Directions for this task: Please give the entries again in full and exactly, without any picture.

Exercise data:
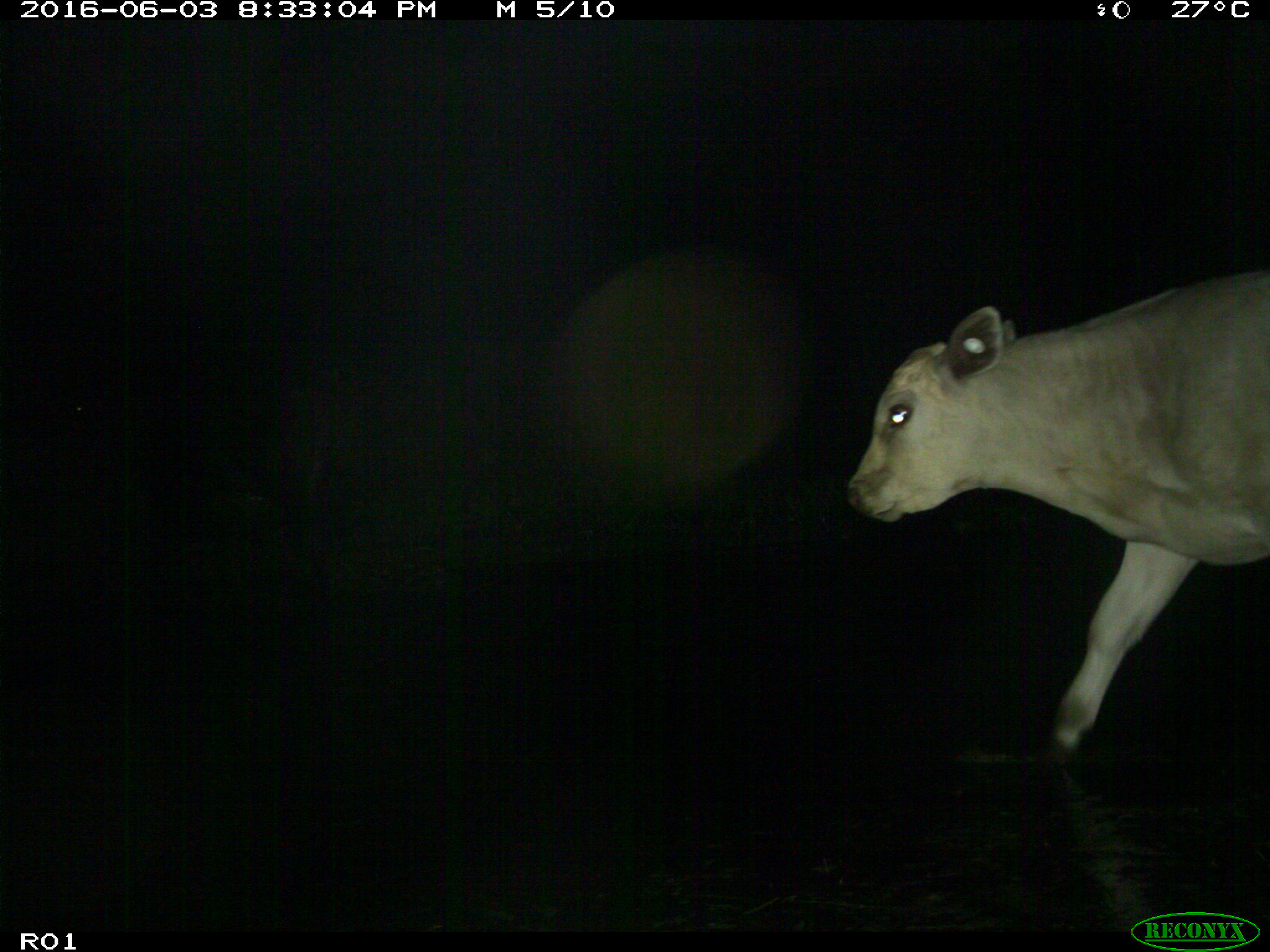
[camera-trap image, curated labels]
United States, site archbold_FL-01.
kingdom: Animalia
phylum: Chordata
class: Mammalia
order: Artiodactyla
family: Bovidae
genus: Bos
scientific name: Bos taurus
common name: domestic cow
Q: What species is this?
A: Bos taurus (domestic cow).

Result below:
[camera-trap image, curated labels]
United States, site archbold_FL-01.
kingdom: Animalia
phylum: Chordata
class: Mammalia
order: Artiodactyla
family: Bovidae
genus: Bos
scientific name: Bos taurus
common name: domestic cow
Q: What species is this?
A: Bos taurus (domestic cow).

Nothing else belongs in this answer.